Preface
Continuing from the POC and IB we mentioned in Market Outline Time Price Opportunity (Part 2), we extend the relevant content and combine it with actual cases to bring you a deep understanding of the relevant applications.
Failed Auction
As we mentioned in the auction market theory (in), a failed auction is when the price breaks through the reasonable value range and is not accepted by the market. If we combine the concept of IB, we can say that when the price tries to break through IB, it does not leave IB for 30 minutes. When it returns to IB, it may test the other side of IB.
In the above picture, the price tried to break away from the original IB range, but it did not break away and stay there long enough, which shows that it may be difficult for the market to continue to rise. Then the price returned to the IB range and tested the low point of IB.
Poor High & Poor Low: Trend weakens
Poor High and Poor Low refer to the market outline where traders in the low time frame lack confidence in the market direction and some traders begin to control the market in the opposite direction. Usually this happens at the end of a trend, where the overall momentum of the market begins to weaken.

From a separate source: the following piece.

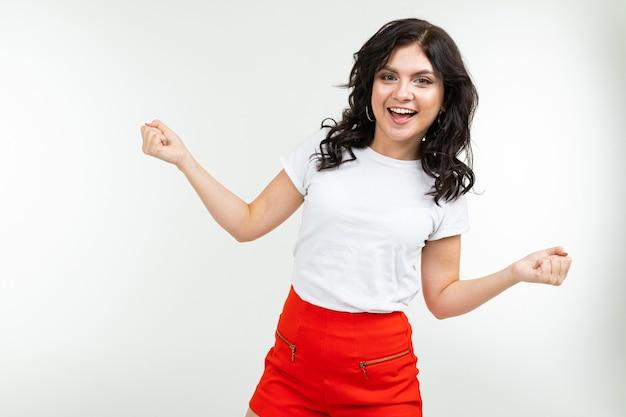 La donna castana di dancing in una maglietta bianca si stacca alla musica isolata su una priorità bassa bianca.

The market state of weak highs and lows represents the inefficiency of the market. From the perspective of market makers, this inefficiency is usually tested again. Inefficiency means that the market price is not accepted by most market participants. However, for market makers, they will try to return to this area to create market liquidity and improve the trading efficiency of the area. From the perspective of auction theory, the act of retesting represents the completion of the auction in this area.
There are usually several situations for weak highs and lows:
1. Two or more TPOs
2. Two consecutive days with the same high or low
As for how to operate weak highs and lows, in fact, as mentioned earlier, when we see weak highs and lows in the current trend, we can judge on the left that it may be a sign of a weakening trend. In addition, if weak highs and lows are observed during consolidation and shock periods, then these areas are very likely to be repaired quickly to repair their efficiency.
Excess: The end of the trend
Excesses are usually seen at the top or bottom of a market outline, shown as a line chart with long shadows.
The "excess" presented by this long shadow line means that when the price falls to a certain level, buyers enter the market; conversely, when it rises to a certain level, the "excess" phenomenon presents that sellers enter the market.
In the above figure, we can see that there was a decline during period B, after which buyers joined the market and bought the price back up.
Generally speaking, the appearance of excess also represents the end of one auction and the beginning of another auction. Excess usually occurs at the end of a trend. From the perspective of buying and selling theory, it can be said that the active entry of buyers/sellers represents the end of a trend.
Summarize
Here, we use the price behavior extended from the TPO concept to show you the related applications behind it. Learning these patterns or behaviors can help you make reasonable judgments about market trends. It is recommended that you use this type of technology in conjunction with your own trading style as an auxiliary tool to judge the market.